Nx robustly decreased miR-146a-5p on days 10 and 14, although this effect vanished on day 28. MiR-146a was upregulated from day 7 after unilateral IR [17], and the overexpression of miR-146a at the time of IR protected the kidneys from IR-induced damage [50]. Similarly, the IR-induced renal damage was more severe in miR-146a knockout than in WT mice [37]. The overexpression of miR-146a also reduced the extent of fibrosis and inflammation in the kidneys 6 days after UUO [38]. These results indicate that miR-146a expression is renoprotective at the time of the ischemic insult but may not be advantageous at later stages. In a mouse model of spontaneous chronic renal inflammation, miR-146a expression was elevated especially around the interstitial lesions [57]. Thus, Nx-induced downregulation of miR-146a may be one factor responsible for the developing fibrosis.

In our study, Nx diminished miR-199a-3p and miR-214-3p expression on days 14 and 28, while miR-199a-5p was downregulated only on day 28. MiR-199a-3p delivery to the kidney inhibited the IR-induced apoptosis [58]. MiR-199a-3p was also upregulated after 5/6 nephrectomy [59]. MiR-199a-5p has been investigated more extensively. At the very early stages, miR-199a-5p protected the kidneys against IR-induced damage by suppressing endoplasmic reticular stress [60]. However, miR-199a-5p promoted fibrosis and inflammation at the same time. MiR-199a-5p mediated the TGF-β-induced fibrogenesis [61,62], and its expression correlated with elevated fibrosis markers (e.g., fibronectin) and immune cell chemoattractant levels [63] and enhanced the activity of the TLR4/NF-kB signalling pathway [63]. Considering the pro-fibrotic and pro-inflammatory functions of the miR-199a duplex, lower miR-199a expression after Nx could be beneficial and probably contributed to suppressing inflammation and slowing fibrosis progression in the IR-injured kidneys.
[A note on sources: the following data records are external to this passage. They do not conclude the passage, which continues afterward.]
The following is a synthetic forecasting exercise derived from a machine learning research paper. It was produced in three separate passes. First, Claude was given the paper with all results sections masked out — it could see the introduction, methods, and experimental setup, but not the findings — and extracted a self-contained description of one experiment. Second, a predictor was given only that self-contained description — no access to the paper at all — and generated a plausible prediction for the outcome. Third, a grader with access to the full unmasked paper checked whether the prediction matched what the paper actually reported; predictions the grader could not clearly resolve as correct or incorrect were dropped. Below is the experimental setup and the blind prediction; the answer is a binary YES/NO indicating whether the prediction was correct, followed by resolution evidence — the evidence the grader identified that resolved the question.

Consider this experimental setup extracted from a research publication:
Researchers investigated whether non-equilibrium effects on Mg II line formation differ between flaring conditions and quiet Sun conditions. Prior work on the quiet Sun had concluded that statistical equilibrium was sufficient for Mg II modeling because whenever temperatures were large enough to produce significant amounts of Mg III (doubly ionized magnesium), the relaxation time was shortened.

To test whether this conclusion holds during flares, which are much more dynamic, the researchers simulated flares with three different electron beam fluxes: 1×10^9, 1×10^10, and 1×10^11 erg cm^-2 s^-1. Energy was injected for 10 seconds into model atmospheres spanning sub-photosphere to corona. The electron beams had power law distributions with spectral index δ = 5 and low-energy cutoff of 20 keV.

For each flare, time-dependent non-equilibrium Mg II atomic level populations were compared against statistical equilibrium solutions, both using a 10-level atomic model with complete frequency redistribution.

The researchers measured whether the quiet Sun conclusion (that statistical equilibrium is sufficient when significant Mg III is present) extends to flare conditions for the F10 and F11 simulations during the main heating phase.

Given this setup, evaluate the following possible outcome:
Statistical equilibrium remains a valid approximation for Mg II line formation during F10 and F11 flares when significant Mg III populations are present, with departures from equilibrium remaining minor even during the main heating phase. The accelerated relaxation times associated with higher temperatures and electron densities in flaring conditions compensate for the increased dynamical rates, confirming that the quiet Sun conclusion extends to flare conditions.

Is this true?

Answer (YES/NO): YES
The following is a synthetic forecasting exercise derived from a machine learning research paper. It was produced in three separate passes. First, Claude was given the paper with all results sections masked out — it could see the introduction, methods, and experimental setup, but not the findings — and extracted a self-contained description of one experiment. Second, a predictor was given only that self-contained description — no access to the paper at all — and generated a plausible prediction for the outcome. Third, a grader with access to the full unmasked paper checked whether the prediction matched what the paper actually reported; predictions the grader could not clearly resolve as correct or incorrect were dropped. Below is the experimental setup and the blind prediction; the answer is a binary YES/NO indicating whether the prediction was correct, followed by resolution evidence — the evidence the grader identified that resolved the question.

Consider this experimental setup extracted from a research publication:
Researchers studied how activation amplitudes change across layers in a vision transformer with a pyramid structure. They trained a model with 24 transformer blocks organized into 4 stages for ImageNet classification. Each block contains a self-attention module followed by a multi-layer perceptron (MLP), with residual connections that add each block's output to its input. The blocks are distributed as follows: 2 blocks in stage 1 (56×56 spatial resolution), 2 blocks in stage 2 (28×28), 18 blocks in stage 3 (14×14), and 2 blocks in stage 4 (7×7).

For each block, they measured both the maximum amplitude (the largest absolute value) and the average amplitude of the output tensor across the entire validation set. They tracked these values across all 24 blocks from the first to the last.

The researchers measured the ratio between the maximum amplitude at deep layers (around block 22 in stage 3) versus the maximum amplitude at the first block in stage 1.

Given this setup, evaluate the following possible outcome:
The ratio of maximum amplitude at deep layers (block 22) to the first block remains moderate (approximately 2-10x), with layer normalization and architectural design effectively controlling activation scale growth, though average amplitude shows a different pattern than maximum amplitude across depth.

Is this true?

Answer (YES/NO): NO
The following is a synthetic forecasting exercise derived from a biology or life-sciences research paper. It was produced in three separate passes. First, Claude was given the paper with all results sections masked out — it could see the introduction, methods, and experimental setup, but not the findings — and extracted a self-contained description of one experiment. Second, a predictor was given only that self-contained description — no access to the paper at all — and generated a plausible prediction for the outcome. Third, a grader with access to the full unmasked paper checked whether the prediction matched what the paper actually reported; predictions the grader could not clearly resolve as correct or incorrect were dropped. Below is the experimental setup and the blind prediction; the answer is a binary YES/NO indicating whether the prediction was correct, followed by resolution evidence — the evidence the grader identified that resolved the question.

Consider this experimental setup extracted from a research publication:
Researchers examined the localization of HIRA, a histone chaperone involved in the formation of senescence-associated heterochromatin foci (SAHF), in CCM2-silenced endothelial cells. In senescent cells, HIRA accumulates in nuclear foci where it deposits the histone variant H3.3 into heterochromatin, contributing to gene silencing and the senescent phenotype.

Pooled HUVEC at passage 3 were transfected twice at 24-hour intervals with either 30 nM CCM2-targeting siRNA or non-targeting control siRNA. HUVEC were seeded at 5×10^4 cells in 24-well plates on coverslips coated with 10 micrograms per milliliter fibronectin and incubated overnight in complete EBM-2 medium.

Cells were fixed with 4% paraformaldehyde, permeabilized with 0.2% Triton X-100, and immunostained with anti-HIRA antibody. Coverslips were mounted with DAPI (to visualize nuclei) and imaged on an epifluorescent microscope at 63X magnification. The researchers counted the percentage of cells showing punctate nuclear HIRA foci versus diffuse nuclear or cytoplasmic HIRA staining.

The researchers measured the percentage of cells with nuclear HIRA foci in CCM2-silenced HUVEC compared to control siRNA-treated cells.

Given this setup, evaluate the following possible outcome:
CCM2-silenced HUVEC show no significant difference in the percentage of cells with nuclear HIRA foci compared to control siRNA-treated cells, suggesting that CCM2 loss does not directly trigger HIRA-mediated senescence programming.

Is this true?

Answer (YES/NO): NO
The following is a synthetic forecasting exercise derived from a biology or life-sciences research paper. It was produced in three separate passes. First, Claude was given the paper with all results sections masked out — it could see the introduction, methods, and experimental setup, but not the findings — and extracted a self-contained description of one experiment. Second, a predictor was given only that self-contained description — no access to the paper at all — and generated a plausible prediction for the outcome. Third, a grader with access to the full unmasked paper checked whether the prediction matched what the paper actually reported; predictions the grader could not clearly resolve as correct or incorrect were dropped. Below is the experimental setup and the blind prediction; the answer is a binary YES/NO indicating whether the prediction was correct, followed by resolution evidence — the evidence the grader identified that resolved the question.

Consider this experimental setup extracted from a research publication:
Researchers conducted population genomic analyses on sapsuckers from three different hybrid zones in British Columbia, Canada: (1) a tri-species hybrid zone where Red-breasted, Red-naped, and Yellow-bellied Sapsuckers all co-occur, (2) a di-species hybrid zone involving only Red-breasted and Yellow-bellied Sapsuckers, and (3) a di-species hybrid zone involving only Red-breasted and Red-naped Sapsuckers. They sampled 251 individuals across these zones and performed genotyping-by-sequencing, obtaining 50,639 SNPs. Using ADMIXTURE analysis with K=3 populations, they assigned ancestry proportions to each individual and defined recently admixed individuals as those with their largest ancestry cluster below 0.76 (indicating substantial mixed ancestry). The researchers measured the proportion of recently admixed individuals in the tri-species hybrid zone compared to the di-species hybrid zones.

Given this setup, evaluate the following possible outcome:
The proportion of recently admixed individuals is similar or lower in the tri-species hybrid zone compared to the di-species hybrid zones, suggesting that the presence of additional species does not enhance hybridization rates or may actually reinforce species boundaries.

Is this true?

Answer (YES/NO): NO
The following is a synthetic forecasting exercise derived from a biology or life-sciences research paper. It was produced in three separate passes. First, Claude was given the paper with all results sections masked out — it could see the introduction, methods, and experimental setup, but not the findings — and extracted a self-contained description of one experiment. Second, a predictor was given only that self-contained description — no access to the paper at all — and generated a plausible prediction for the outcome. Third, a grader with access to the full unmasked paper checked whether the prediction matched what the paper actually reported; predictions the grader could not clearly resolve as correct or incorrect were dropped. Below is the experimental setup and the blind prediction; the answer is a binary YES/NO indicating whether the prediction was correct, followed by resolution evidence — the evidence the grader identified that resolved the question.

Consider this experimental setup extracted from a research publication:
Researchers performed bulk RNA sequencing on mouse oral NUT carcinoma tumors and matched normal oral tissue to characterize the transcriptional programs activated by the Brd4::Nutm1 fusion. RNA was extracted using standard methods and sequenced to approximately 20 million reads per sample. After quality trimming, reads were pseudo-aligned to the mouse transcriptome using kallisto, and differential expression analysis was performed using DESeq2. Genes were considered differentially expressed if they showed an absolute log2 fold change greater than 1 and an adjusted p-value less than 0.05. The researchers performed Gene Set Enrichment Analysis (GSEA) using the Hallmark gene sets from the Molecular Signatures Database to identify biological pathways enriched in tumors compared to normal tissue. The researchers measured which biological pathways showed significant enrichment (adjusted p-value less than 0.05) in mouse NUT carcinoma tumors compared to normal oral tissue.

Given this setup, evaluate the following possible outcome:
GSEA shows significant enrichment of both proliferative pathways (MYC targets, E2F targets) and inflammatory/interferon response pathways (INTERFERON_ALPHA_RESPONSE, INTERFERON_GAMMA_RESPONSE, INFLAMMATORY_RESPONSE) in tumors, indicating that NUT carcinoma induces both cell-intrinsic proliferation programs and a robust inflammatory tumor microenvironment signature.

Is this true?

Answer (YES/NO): NO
MiR-214 upregulation improved kidney function during the first 72 h after IR by suppressing apoptosis, while miR-214 inhibition had the opposite effect [64]. On the other hand, both knockout and knockdown of miR-214 attenuated UUO-induced renal fibrosis 7 and 14 days after surgery [65,66]. Proximal tubule-specific knockout of miR-214 also decreased fibrosis after both UUO and IR [67]. These results indicate that while shortly after IR, miR-214 limited the IR-induced renal damage, partial or total absence of miR-214 reduced the extent of fibrosis 1–2 weeks post-injury. Thus, the Nx-induced suppression of miR-214 may have contributed to slowing the rate of fibrosis in our study.
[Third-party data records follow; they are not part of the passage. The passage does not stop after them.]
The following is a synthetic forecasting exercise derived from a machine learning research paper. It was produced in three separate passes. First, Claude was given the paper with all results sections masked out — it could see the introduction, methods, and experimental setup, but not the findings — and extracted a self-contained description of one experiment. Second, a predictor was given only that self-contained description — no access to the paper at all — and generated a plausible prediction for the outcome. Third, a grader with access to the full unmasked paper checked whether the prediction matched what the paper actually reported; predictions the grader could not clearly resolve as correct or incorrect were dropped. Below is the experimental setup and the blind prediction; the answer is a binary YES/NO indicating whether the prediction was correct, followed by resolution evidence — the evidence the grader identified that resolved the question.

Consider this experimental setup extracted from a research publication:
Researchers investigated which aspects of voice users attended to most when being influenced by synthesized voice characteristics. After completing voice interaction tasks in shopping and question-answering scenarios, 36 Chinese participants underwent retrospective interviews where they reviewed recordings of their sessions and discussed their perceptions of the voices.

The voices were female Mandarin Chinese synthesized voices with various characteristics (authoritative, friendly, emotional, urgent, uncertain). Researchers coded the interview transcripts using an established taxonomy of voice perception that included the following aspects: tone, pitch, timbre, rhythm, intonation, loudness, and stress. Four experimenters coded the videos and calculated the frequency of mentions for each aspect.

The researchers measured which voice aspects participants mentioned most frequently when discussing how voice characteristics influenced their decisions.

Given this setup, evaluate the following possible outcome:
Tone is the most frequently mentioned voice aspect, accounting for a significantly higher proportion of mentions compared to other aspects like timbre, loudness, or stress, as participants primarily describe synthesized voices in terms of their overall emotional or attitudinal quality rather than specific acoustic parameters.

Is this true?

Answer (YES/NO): NO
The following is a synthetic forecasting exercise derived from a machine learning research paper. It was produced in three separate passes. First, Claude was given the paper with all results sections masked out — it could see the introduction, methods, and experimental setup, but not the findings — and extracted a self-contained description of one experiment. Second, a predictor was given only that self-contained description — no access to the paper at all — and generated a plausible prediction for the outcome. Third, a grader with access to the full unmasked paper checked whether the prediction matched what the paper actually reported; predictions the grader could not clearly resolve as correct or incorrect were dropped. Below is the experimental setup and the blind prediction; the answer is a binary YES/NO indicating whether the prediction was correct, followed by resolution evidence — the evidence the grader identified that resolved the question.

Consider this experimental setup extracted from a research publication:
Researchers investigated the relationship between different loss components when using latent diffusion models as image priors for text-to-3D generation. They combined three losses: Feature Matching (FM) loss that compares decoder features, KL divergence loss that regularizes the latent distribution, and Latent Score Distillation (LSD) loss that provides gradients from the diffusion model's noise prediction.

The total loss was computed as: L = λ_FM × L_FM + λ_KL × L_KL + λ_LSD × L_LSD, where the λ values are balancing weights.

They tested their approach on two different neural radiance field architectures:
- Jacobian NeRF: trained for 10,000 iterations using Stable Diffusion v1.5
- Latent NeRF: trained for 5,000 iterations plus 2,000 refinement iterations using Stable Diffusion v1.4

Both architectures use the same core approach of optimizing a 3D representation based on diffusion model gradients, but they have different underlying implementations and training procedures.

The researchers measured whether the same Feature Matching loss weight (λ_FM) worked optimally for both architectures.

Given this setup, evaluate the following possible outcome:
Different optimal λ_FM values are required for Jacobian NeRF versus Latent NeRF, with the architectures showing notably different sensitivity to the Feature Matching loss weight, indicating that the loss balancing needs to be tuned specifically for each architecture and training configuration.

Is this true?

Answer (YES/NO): YES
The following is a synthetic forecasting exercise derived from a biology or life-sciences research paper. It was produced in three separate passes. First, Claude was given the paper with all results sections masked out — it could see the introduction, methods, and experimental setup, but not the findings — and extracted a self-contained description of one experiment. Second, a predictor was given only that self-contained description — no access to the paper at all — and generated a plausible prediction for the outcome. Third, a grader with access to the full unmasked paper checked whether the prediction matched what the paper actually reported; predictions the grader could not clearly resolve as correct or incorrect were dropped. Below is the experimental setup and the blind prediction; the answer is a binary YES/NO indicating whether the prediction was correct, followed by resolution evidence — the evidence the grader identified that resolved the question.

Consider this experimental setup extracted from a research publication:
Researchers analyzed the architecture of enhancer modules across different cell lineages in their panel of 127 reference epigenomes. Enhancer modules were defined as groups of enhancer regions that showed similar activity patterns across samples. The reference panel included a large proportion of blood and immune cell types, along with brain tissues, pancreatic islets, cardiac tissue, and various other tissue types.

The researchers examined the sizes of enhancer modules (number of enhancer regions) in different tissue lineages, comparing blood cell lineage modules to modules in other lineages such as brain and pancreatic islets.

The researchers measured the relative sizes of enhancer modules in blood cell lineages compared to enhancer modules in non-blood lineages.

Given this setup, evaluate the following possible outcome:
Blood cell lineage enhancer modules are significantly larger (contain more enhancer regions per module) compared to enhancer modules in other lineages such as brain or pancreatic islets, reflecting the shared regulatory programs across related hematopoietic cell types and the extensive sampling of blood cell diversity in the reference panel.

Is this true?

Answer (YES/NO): YES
We have found that Nx suppressed the IR-induced upregulation of miR-223-3p on day 14 only. The role of miR-223-3p in renal IR and fibrosis has not yet been thoroughly investigated. MiR-223-3p contributed to the protective effects of mesenchymal stem cell delivery against the IR-induced early renal damage [68,69] and suppressed the inflammasome in renal tubular epithelial cells [68]. On the other hand, miR-223-3p was found to promote cardiac fibrosis [70,71]. Considering the pro-fibrotic characteristics of miR-223-3p, its Nx-induced downregulation might have decreased the rate of fibrosis.
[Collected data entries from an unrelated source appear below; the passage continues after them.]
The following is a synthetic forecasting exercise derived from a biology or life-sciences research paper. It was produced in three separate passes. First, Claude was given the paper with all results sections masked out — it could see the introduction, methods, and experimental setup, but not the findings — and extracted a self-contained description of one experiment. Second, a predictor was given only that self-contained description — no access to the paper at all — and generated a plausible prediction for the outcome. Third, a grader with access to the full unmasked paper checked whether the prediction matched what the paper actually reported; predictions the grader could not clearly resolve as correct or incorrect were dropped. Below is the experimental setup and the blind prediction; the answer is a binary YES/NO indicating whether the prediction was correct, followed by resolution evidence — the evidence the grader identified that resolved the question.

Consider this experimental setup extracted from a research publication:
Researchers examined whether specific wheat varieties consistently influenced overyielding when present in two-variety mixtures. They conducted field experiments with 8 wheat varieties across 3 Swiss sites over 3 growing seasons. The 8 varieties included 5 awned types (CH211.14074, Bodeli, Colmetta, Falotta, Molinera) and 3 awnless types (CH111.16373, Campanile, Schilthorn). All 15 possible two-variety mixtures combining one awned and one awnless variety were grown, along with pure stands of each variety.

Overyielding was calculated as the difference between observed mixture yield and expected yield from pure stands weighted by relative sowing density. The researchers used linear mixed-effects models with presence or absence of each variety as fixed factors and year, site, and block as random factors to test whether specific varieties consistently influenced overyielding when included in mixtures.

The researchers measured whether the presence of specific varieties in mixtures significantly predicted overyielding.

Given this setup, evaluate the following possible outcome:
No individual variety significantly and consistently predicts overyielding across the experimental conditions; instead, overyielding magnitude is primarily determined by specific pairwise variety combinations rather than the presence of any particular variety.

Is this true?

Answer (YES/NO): NO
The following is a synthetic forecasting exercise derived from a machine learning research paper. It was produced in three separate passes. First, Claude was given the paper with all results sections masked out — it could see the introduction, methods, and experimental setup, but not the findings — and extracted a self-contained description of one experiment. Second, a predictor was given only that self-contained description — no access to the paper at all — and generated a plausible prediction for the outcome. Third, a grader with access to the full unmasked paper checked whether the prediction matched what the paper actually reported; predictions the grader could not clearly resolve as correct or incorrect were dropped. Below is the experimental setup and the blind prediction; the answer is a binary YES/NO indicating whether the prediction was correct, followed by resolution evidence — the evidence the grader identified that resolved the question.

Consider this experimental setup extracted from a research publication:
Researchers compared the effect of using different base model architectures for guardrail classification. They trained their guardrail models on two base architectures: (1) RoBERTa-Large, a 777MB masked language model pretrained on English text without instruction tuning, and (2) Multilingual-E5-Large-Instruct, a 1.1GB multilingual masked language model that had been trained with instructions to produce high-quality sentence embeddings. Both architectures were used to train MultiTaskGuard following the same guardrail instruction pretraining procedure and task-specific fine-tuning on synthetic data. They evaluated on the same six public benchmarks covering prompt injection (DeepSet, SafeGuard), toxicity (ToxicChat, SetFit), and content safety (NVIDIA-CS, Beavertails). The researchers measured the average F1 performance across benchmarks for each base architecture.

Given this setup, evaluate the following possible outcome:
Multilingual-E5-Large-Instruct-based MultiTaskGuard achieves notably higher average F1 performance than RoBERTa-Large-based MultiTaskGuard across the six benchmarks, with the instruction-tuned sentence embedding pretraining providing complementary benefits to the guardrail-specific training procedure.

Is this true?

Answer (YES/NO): YES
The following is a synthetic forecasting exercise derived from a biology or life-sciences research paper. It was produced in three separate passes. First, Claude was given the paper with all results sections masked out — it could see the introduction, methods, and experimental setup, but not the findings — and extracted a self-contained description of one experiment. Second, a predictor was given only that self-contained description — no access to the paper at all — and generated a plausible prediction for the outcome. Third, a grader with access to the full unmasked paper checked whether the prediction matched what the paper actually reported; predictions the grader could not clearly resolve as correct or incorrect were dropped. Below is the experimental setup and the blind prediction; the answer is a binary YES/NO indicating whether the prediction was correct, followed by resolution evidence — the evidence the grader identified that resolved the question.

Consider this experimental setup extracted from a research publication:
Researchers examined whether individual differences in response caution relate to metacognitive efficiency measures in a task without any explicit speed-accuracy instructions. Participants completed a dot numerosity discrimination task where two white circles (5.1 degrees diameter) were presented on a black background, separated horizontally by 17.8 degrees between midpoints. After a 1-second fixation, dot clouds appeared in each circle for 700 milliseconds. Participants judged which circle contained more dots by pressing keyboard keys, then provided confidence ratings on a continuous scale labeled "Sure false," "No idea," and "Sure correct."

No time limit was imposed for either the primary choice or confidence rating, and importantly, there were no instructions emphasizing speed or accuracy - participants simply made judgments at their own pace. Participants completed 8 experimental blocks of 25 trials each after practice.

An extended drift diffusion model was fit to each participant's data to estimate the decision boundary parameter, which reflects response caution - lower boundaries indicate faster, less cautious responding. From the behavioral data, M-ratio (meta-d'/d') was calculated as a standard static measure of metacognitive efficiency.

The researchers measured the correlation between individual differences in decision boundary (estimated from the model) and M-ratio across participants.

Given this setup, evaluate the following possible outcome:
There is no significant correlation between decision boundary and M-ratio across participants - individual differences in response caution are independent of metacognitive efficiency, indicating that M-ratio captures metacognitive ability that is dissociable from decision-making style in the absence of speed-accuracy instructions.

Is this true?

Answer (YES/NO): NO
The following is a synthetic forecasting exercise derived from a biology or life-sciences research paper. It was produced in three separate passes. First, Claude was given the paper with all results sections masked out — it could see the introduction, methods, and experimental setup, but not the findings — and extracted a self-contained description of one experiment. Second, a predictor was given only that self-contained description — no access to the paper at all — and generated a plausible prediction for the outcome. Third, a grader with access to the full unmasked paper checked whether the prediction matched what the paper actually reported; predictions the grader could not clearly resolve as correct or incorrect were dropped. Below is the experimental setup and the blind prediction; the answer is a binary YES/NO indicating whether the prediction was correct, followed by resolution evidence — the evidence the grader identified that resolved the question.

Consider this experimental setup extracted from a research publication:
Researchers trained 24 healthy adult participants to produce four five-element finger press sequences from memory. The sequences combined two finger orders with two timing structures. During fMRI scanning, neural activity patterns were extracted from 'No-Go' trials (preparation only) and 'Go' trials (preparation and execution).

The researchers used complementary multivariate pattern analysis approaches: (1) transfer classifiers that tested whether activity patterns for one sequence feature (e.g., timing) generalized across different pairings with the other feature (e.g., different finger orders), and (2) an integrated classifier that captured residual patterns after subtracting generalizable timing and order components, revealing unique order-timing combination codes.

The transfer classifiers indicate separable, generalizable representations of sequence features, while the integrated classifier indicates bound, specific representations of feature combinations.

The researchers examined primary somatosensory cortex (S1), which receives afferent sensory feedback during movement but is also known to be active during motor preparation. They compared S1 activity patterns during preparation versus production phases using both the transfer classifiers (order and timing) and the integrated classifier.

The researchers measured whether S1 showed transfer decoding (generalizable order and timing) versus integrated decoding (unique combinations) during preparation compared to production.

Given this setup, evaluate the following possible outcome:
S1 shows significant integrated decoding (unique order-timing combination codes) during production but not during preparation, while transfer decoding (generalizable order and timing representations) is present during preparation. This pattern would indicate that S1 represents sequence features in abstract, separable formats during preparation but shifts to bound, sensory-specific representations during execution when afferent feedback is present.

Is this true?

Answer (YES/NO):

Surprisingly, the expression of miR-21a-3p or -5p was hardly influenced despite the fact that they have well-documented pro-fibrotic properties in the kidney [28,33,34]. A possible explanation as to why miR-21 was not reduced by Nx is that upon induction by Tgf-β, miR-21 upregulation is maintained through an autoregulatory feedback loop in fibroblasts, driving the progression of fibrosis [28,29] independently from Tgf-β [34]. Our study demonstrated that Nx decreased renal TGF-β expression, but miR-21a-5p remained upregulated. Therefore, elevated miR-21 expression was one of the driving forces of fibrosis progression in our model.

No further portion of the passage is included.